Saavedra Valentim

Manifestações da alma

Textos


CHAMEM A POLÍCIA, NOS ROUBARAM DE NÓS!
 
 
     A vida voa nas asas do tempo e é mais rápida do que conseguimos vivê-la, pois estamos sempre perseguindo as coisas que não realizamos.
     Dedicamos a maior parte de nossa vida subjugada ao trabalho, a adquirir bens, a realizar os sonhos alheios, que nos descuidamos dos nossos próprios sonhos. Cuidamos dos outros e nos esquecemos de nós mesmos.
     Um dia, quando desaceleramos as nossas atividades, então  nos damos conta de que existimos. Buscamos à nossa volta as pessoas cujas imagens ficaram registradas em nossa mente e percebemos que nos encontramos rodeados de estranhos. Numa madrugada qualquer, acordamos, olhamos para o lado e buscamos a nossa mulher para abraçá-la, dormirmos agarradinhos, como fazíamos no passado lá na lua de mel e levamos um tremendo susto ao descobrirmos a possibilidade de termos deitado em cama errada. Acordamos e verificamos incrédulos que, por engano, estamos dormindo com a avó de alguém. Mas estranhamente ela abre os olhos, vira para nós e nos diz com desprezo para deixá-la dormir em paz. Ai a dúvida invade a nossa mente e não sabemos mais quem somos. Onde anda aquela mulher linda de vestido branco, véu e grinalda com quem trocamos alianças e juras eternas? Ela já não está lá! Não é a mesma, essa que vemos é uma senhora envelhecida, dolorida, curvada, mas sem as curvas que tanto atiçavam o nosso desejo, onde deslizavam as nossas mãos. Não tem mais aquela pele aveludada, aquele corpo onde nos perdíamos, as mãos macias que nos acariciavam. Tudo isso desapareceu como um passe de mágica!
++++++++++
**Tarefas:**
**A)** Extraia do texto sobre o envelhecimento, sem qualquer alteração, a parte que se inicia com as palavras que contêm "Saavedra Valentim" e se encerra em "de nós mesmos.".
**B)** De acordo com o texto sobre o envelhecimento, a que dedicamos a maior parte de nossa vida?
**C)** Escreva a continuação do texto sobre o envelhecimento a partir do ponto em que ele para.

**Dados armazenados:**
++++++++++
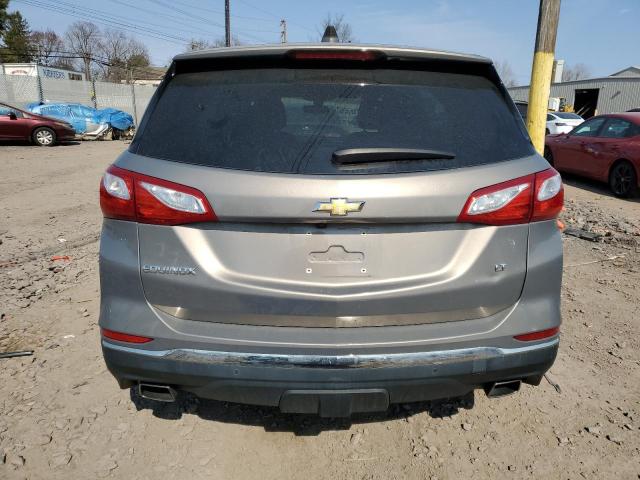 Photo 6 from auction – 2018 CHEVROLET EQUINOX LT with VIN 3GNAXKEX9JS527974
++++++++++
**Respostas do exercício:**
**A)**
Saavedra Valentim

Manifestações da alma

Textos


CHAMEM A POLÍCIA, NOS ROUBARAM DE NÓS!
 
 
     A vida voa nas asas do tempo e é mais rápida do que conseguimos vivê-la, pois estamos sempre perseguindo as coisas que não realizamos.
     Dedicamos a maior parte de nossa vida subjugada ao trabalho, a adquirir bens, a realizar os sonhos alheios, que nos descuidamos dos nossos próprios sonhos. Cuidamos dos outros e nos esquecemos de nós mesmos.

**B)** Ao trabalho, a adquirir bens e a realizar os sonhos alheios.

**C)**
     Onde andam as nossas crianças que disputavam o nosso colo, que choravam para dormir em nossa cama, que abriam seus bracinhos em busca de conforto, de carinho? Cresceram, ganharam o mundo, fizeram suas escolhas. Não os conhecemos mais! Já não nos confidenciam as suas experiências, não nos cobram mais a nossa presença em suas vidas, até nos rechaçam, buscam se distanciarem. Sentimo-nos desamparados. Realizaram os seus sonhos, houve conquistas, não chegaram a lugar nenhum? Não importa se estiverem felizes, com saúde.
     Num ato de desespero, buscamos no espelho uma explicação para tudo isso e nos deparamos com outro ser refletido ali, como se fosse a foto de nossos pais, de nossos avós. Ficamos assustamos quando percebemos os sulcos profundos no rosto daquele senhor e nos perguntamos se um dia ficaremos assim: pregas no entorno dos olhos, as orelhas crescidas, papas no pescoço, depressão nos cantos da boca, cabelos em neve, essas marcas do tempo!
     Para onde nós fomos, onde está aquele jovem cheio de vida, ansioso por desafios, a jorrar disposição, cheio de sonhos?  Não há respostas.  Do outro lado há uma imagem muda, acusadora, fazendo mímica como se estivesse nos dublando e nos dissesse "eu sou você, duvida?" Onde estivemos todo esse tempo?  Distraímos só um pouquinho e não sabemos mais de nós. Ficamos perdidos em alguma esquina do tempo, bem lá trás, talvez quando da última vez em que nos miramos verdadeiramente no espelho.  Então, com certeza, não estava lá esse senhor que quer assumir a nossa identidade. Um perfeito estranho, um usurpador de imagem. Nunca o vimos e já quer parecer tão íntimo.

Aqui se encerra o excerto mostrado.